Now let use xxd -b [filename] do the same for the Microsoft Word doc that also encodes just a single letter “a”. Does it look similar?

Exercise 8#

And that is why plaintext so useful – it’s simplicity makes it nearly universal across both platforms and time.

Be aware that lots of file endings can be used for plaintext files. For example, .csv files are also plaintext. Indeed, it is because they have such a simple format that .csvs are the most used format for sharing tabular data. .md, .txt, .tsv, and other file suffixes are also usually plaintext.

But just because a file is not plaintext doesn’t mean we don’t want to know what it is!

Use the open command (on a mac) or the start command (if you’re using a bash shell on windows). open FILENAME / start FILENAME just asks your computer to do whatever it would do if you double-clicked on FILENAME. So if you type open CE-20170824.pdf / start CE-20170824.pdf, your computer will open the PDF in your default PDF reader.

Similarly, if you type open . or start ., your file explorer will open with the current directory open!

Exercise 9#

OK, so CE-20170824.pdf is just a paper someone wrote using this data. Since the name CE-20170824.pdf doesn’t tell us anything about this paper, let’s rename it using the mv command. Recall from DataCamp that mv stands for move, but that while it is moving files it can also rename them. If you “move” something from its current location back to its current location but with a different name, you’ve effectively re-named it!. So try re-naming CE-20170824.pdf to something more descriptive.

Organizing Files#

Up till now, we haven’t done anything that wouldn’t have been easier to do using a mouse and a regular graphical user interface. But now let’s suppose we want to analyze the data from 311 calls placed on Thursdays and Fridays to see if city workers are less likely to address problems that are reported on Fridays.

In your normal operating system GUI, open up the raw data folder inside NYC_311calls_2018. As you will see, the folder is full of CSVs (comma-separated-values, a plain-text format for storing spreadsheets), with one file for each day.

Exercise 10#

Without using the command line (or another progamming language), how you would pull out all the files for Thursdays and Fridays and move them to a new folder without using the command line?
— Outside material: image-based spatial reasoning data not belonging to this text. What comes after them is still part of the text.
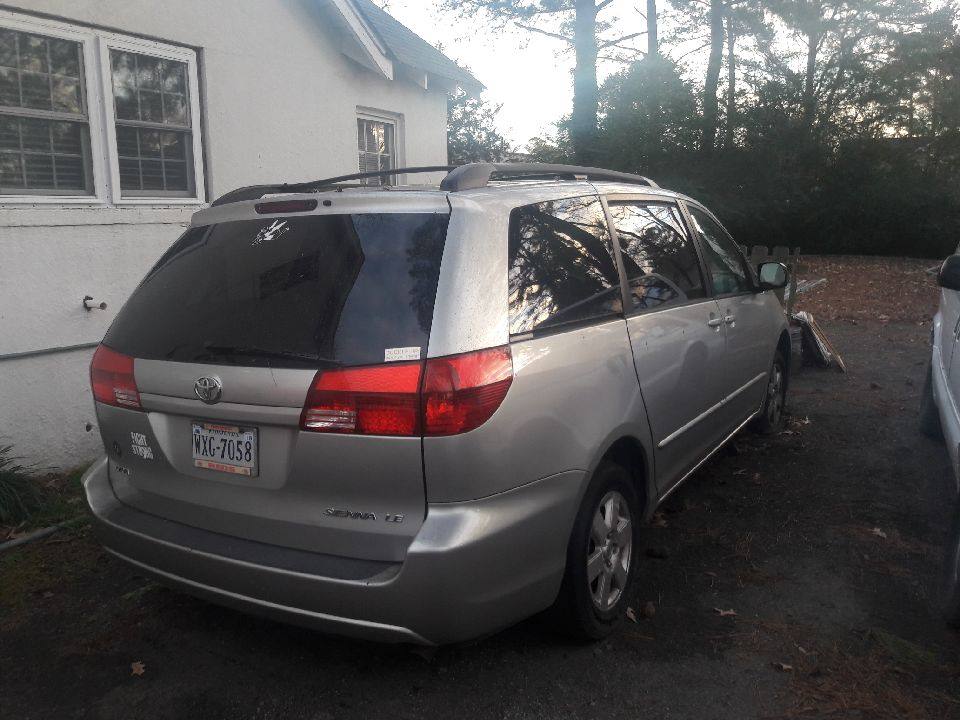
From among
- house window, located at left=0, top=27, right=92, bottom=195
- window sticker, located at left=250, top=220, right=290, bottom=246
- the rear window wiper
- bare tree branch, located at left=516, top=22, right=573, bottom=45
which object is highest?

Would you strategy work if you had 10 years of data instead of 1 year of data?




Exercise 11#

One of the advantages of the command line is that you can use wildcards (the * symbol) to identify any files with a given pattern. For example, if I wanted to list all the CSV files in raw data from February, I would type ls 311calls_2018_2_*.csv, since all the files from February (month 2) would have the same prefix (311calls_2018_2_) and suffix (.csv). Now, using the mv command and the * symbol, move all the Thursday and Friday files to a new folder. (Hint: you’ll probably need to make a new folder to put the files into first.)